→ **WRITTEN TASK**
Starting at the line containing "Is (91,61) closer" and ending at the line containing "Answer: the stone", both included, lay out the data below as a JSON list of strings with one string per line and blank lines omitted.

→ **RECORDS SUPPLIED**

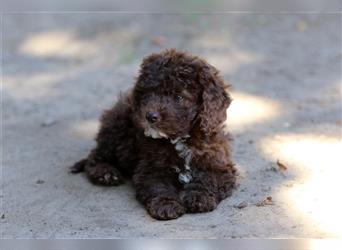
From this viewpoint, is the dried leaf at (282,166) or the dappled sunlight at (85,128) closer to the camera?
the dried leaf at (282,166)

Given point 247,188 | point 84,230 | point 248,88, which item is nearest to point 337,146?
point 247,188

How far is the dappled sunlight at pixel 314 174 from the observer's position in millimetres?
4344

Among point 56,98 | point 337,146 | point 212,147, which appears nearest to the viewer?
point 212,147

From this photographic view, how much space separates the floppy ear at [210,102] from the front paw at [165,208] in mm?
469

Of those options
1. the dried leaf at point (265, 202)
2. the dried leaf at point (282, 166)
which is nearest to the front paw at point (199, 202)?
the dried leaf at point (265, 202)

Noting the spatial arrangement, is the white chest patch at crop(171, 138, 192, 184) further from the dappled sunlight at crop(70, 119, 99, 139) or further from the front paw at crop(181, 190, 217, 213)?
the dappled sunlight at crop(70, 119, 99, 139)

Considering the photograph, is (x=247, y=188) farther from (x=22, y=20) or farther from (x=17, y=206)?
Answer: (x=22, y=20)

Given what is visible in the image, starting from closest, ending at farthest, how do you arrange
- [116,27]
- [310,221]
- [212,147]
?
1. [310,221]
2. [212,147]
3. [116,27]

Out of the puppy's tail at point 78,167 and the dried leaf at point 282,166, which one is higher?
the dried leaf at point 282,166

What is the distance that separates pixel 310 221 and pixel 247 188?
2.01 feet

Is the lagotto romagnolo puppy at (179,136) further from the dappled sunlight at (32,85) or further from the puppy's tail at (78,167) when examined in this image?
the dappled sunlight at (32,85)

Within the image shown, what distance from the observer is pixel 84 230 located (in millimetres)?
4297

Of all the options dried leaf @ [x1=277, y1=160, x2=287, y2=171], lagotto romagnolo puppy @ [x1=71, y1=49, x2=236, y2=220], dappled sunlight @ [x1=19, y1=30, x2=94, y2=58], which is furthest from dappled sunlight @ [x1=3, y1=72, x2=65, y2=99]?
dried leaf @ [x1=277, y1=160, x2=287, y2=171]

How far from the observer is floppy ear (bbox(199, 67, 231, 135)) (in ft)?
14.5
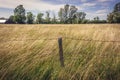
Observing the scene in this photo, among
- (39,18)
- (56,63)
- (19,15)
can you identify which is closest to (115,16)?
(39,18)

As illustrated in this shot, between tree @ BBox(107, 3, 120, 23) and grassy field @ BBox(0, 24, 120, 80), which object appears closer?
grassy field @ BBox(0, 24, 120, 80)

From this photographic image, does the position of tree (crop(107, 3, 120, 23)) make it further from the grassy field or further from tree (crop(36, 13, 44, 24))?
the grassy field

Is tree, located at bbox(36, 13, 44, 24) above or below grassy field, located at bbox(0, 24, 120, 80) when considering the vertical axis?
above

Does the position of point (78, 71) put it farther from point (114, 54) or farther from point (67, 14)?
point (67, 14)

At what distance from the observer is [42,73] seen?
407cm

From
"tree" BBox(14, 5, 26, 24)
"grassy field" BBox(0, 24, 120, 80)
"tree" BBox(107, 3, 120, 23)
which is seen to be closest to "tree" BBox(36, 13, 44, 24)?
"tree" BBox(14, 5, 26, 24)

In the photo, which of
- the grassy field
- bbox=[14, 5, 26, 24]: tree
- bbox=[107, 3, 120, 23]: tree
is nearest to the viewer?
the grassy field

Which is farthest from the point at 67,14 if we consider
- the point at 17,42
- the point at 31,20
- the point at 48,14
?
the point at 17,42

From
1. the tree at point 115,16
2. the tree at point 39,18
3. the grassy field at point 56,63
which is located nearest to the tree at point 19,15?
the tree at point 39,18

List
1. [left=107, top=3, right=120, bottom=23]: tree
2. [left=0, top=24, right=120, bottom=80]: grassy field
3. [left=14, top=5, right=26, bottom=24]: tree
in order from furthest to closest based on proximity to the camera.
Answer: [left=14, top=5, right=26, bottom=24]: tree, [left=107, top=3, right=120, bottom=23]: tree, [left=0, top=24, right=120, bottom=80]: grassy field

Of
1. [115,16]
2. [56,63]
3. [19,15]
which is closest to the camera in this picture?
[56,63]

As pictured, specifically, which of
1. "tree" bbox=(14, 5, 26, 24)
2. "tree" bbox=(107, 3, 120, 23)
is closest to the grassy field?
"tree" bbox=(107, 3, 120, 23)

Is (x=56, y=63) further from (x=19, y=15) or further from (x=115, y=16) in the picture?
(x=19, y=15)

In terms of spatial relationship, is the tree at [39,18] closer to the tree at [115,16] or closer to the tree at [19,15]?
the tree at [19,15]
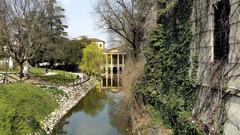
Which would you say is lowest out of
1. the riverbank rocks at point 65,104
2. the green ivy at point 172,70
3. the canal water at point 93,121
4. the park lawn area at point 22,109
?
the canal water at point 93,121

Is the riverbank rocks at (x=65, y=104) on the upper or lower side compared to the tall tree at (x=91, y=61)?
lower

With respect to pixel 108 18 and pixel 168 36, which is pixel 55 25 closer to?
pixel 108 18

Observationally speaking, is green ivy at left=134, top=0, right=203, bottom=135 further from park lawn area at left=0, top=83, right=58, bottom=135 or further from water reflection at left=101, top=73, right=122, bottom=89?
water reflection at left=101, top=73, right=122, bottom=89

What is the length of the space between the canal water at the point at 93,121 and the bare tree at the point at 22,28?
6.77m

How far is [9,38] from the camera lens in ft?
102

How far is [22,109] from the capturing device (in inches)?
738

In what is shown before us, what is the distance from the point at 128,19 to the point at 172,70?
20.4 meters

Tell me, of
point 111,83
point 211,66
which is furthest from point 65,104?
point 111,83

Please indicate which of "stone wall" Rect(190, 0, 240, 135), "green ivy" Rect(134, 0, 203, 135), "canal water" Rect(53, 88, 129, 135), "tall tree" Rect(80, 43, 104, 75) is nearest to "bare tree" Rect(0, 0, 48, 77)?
"canal water" Rect(53, 88, 129, 135)

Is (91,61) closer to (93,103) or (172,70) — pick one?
(93,103)

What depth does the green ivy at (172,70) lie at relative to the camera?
1142 centimetres

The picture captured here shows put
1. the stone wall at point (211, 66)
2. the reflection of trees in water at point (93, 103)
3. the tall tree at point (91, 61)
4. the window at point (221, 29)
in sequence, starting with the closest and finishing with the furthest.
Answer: the stone wall at point (211, 66), the window at point (221, 29), the reflection of trees in water at point (93, 103), the tall tree at point (91, 61)

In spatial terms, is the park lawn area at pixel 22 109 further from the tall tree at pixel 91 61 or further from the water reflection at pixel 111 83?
the tall tree at pixel 91 61

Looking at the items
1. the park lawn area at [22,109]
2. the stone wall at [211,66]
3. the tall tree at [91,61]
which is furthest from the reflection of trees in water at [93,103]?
the tall tree at [91,61]
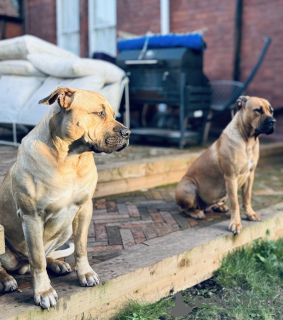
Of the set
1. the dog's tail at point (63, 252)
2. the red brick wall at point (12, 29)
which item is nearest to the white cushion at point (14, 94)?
the dog's tail at point (63, 252)

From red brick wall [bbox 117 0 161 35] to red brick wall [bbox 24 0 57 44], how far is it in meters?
2.34

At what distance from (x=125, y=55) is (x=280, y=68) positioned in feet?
8.73

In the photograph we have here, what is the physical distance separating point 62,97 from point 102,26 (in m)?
8.02

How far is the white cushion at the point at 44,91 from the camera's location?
16.3 ft

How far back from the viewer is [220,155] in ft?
11.3

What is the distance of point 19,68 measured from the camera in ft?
19.0

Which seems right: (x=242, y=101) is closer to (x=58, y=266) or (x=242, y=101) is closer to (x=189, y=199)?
(x=189, y=199)

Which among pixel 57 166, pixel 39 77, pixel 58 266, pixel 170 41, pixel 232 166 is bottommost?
pixel 58 266

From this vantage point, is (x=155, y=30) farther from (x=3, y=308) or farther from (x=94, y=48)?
(x=3, y=308)

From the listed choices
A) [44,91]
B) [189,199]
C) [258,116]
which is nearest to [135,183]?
[189,199]

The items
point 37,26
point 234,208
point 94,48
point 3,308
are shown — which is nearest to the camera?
point 3,308

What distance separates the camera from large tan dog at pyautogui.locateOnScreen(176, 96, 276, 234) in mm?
3311

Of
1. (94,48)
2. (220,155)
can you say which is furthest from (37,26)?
(220,155)

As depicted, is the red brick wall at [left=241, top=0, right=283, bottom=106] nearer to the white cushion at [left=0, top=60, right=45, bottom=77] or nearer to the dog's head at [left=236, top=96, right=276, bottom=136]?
the white cushion at [left=0, top=60, right=45, bottom=77]
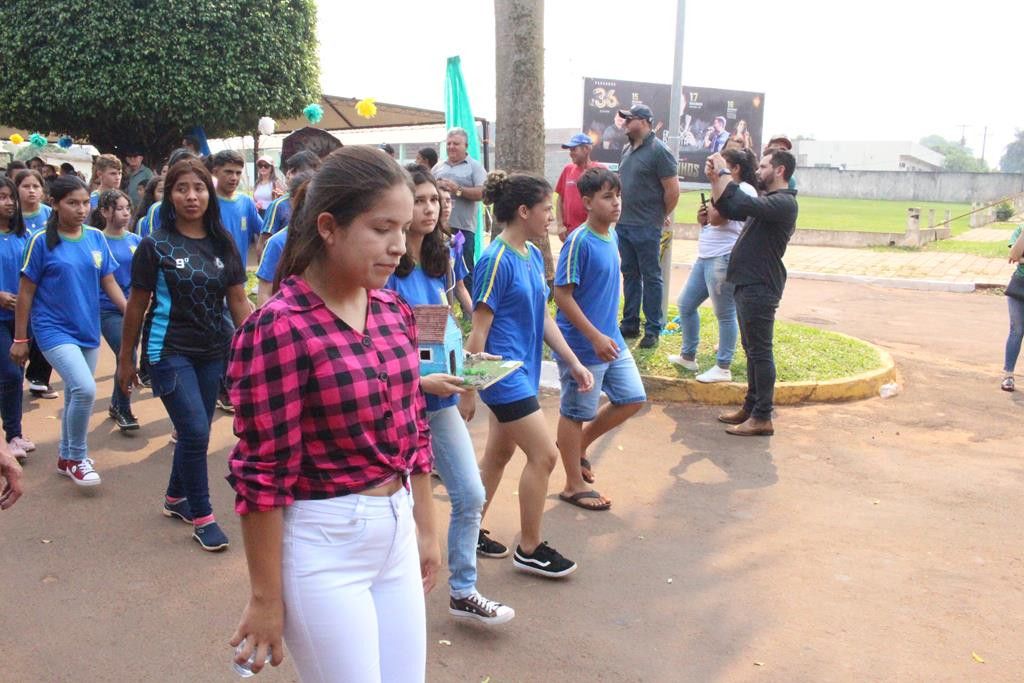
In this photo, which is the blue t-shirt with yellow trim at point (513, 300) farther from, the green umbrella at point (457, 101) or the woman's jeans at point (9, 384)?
the green umbrella at point (457, 101)

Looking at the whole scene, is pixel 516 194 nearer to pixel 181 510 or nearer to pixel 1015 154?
pixel 181 510

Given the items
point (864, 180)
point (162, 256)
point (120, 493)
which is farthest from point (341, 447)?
point (864, 180)

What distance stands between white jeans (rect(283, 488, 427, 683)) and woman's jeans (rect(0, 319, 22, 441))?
4.48 meters

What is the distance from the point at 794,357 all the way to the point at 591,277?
403 cm

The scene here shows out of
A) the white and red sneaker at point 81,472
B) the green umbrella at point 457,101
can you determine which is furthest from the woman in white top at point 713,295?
the white and red sneaker at point 81,472

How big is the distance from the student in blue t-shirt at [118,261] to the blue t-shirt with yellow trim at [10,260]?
0.55 m

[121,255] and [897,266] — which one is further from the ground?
[121,255]

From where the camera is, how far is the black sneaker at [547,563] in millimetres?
4109

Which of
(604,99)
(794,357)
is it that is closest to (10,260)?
(794,357)

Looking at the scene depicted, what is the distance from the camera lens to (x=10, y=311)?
557cm

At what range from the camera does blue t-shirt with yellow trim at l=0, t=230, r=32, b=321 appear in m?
5.76

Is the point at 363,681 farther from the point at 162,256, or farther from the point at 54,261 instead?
the point at 54,261

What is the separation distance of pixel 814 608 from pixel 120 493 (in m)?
3.83

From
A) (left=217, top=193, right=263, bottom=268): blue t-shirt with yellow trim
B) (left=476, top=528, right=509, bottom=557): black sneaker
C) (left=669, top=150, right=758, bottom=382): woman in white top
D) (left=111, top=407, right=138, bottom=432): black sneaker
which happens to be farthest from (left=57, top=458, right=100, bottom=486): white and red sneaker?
(left=669, top=150, right=758, bottom=382): woman in white top
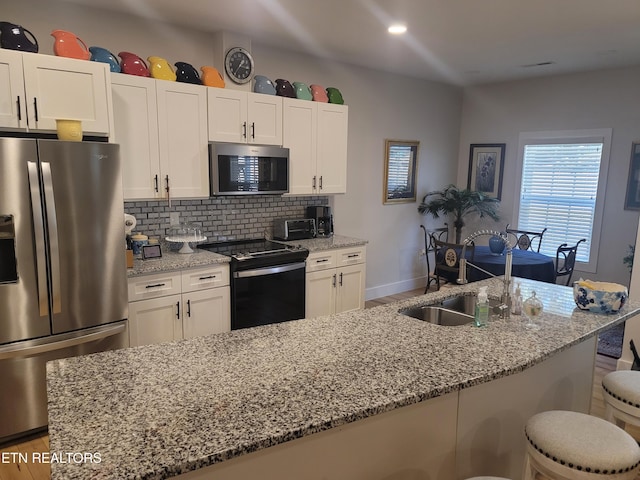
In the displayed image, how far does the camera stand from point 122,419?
1.22 m

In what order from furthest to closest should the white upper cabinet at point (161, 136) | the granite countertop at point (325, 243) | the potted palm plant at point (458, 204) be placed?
the potted palm plant at point (458, 204) < the granite countertop at point (325, 243) < the white upper cabinet at point (161, 136)

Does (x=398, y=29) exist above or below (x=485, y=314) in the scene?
above

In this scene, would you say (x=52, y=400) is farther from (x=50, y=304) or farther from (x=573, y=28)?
(x=573, y=28)

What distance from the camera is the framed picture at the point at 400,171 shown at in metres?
5.64

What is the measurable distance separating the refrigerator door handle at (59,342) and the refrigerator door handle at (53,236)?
18 centimetres

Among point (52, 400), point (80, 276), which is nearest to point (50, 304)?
point (80, 276)

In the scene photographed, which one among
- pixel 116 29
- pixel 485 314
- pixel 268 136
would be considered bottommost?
pixel 485 314

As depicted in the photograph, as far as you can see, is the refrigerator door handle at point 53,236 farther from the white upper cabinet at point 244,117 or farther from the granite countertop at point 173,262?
the white upper cabinet at point 244,117

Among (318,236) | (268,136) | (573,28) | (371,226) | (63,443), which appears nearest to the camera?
(63,443)

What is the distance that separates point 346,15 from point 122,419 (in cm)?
316

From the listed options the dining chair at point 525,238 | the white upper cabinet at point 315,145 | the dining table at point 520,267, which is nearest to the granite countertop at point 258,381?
the dining table at point 520,267

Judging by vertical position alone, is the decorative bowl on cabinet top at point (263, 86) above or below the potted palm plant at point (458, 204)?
above

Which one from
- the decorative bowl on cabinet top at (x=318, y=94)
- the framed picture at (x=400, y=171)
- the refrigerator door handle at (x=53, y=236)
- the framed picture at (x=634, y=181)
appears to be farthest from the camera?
the framed picture at (x=400, y=171)

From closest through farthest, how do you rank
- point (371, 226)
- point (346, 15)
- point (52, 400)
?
1. point (52, 400)
2. point (346, 15)
3. point (371, 226)
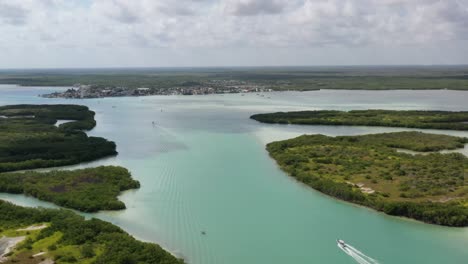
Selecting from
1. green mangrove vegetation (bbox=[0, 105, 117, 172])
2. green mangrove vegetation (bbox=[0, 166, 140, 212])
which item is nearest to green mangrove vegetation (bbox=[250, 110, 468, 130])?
green mangrove vegetation (bbox=[0, 105, 117, 172])

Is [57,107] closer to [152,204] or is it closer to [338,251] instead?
[152,204]

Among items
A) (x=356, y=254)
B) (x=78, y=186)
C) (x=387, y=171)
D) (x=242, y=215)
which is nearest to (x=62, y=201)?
(x=78, y=186)

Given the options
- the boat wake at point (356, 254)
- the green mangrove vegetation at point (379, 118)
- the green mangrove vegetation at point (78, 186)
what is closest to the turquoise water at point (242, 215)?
the boat wake at point (356, 254)

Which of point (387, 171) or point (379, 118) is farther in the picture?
point (379, 118)

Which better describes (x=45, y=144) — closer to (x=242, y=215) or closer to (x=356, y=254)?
(x=242, y=215)

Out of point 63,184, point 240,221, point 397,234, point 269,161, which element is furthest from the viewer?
point 269,161

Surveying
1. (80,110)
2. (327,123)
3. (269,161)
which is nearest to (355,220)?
(269,161)

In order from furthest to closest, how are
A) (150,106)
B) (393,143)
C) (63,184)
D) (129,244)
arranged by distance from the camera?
(150,106) < (393,143) < (63,184) < (129,244)
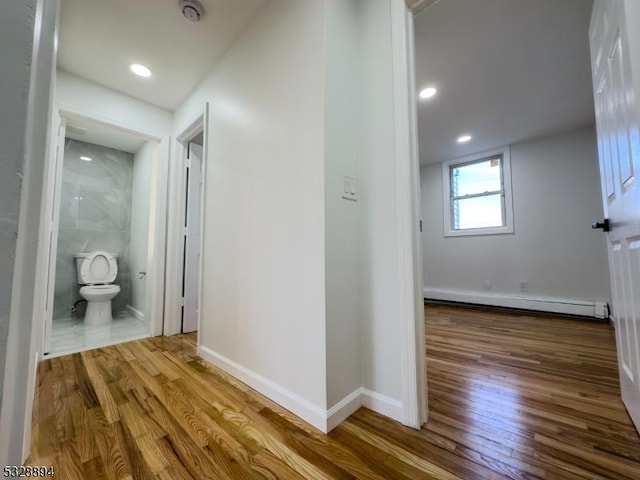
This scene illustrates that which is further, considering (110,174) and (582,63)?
(110,174)

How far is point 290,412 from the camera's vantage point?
1.38 meters

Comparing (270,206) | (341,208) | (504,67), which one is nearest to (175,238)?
(270,206)

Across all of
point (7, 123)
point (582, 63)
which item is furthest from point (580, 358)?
point (7, 123)

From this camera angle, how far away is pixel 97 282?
10.8ft

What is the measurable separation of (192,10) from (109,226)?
3.21 m

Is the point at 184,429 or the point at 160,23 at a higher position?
the point at 160,23

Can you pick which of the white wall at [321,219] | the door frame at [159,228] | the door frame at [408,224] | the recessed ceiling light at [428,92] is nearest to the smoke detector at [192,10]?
the white wall at [321,219]

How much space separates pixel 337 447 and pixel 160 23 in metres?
2.80

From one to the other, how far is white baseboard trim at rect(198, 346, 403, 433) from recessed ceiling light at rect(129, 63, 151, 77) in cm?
267

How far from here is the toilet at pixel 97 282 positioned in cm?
311

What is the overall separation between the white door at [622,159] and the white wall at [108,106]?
3403 millimetres

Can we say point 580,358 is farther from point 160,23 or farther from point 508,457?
point 160,23

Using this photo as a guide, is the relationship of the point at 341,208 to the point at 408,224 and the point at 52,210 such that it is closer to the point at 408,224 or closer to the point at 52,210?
the point at 408,224

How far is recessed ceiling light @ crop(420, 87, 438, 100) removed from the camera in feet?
8.47
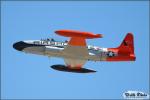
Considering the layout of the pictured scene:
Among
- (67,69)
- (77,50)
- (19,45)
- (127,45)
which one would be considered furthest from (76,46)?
(19,45)

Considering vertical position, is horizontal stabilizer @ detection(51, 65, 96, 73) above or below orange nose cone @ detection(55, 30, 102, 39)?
below

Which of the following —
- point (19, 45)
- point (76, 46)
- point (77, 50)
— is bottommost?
point (77, 50)

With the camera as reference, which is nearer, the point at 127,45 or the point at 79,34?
the point at 79,34

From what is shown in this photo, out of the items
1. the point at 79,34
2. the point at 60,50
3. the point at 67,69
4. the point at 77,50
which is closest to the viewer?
the point at 79,34

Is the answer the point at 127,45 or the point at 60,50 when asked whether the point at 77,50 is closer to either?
the point at 60,50

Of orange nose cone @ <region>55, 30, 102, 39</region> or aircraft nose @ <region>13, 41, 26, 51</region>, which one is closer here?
orange nose cone @ <region>55, 30, 102, 39</region>

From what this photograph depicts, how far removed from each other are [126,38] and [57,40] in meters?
5.94

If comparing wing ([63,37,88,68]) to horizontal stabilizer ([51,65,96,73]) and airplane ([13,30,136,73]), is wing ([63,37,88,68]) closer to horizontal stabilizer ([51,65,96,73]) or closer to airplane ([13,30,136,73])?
airplane ([13,30,136,73])

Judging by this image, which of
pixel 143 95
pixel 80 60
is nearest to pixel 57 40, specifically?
pixel 80 60

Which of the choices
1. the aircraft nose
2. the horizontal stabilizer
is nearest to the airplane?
the aircraft nose

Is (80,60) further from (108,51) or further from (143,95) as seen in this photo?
(143,95)

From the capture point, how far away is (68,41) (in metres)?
30.1

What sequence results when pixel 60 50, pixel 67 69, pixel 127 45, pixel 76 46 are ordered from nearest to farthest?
pixel 76 46
pixel 60 50
pixel 127 45
pixel 67 69

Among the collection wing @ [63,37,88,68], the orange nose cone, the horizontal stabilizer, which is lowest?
the horizontal stabilizer
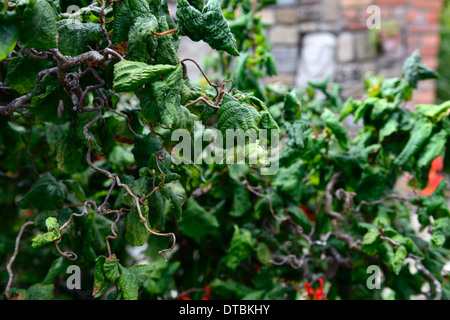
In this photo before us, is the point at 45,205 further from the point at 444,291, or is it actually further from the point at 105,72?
the point at 444,291

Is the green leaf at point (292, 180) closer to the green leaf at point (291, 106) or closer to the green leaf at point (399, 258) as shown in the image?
the green leaf at point (291, 106)

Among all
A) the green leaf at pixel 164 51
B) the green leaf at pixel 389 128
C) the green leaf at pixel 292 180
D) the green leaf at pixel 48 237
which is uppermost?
the green leaf at pixel 164 51

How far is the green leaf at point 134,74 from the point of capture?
651 millimetres

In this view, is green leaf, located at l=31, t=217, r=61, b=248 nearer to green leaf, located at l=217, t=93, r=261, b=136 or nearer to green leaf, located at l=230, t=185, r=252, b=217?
green leaf, located at l=217, t=93, r=261, b=136

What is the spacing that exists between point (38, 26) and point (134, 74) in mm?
149

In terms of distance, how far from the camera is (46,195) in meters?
1.02

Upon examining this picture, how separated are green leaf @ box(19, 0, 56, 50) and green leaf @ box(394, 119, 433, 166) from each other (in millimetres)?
836

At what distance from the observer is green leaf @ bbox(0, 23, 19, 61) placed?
1.97 ft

→ **OUTPUT**
[
  "Is (91,61) closer to (93,103) or (172,70) — pick one?",
  "(93,103)",
  "What depth does the green ivy at (172,70) lie at relative to the camera?",
  "1142 centimetres",
  "The picture captured here shows put",
  "1. the stone wall at point (211, 66)",
  "2. the reflection of trees in water at point (93, 103)",
  "3. the tall tree at point (91, 61)",
  "4. the window at point (221, 29)",
  "in sequence, starting with the closest and finishing with the furthest.",
  "Answer: the stone wall at point (211, 66), the window at point (221, 29), the reflection of trees in water at point (93, 103), the tall tree at point (91, 61)"
]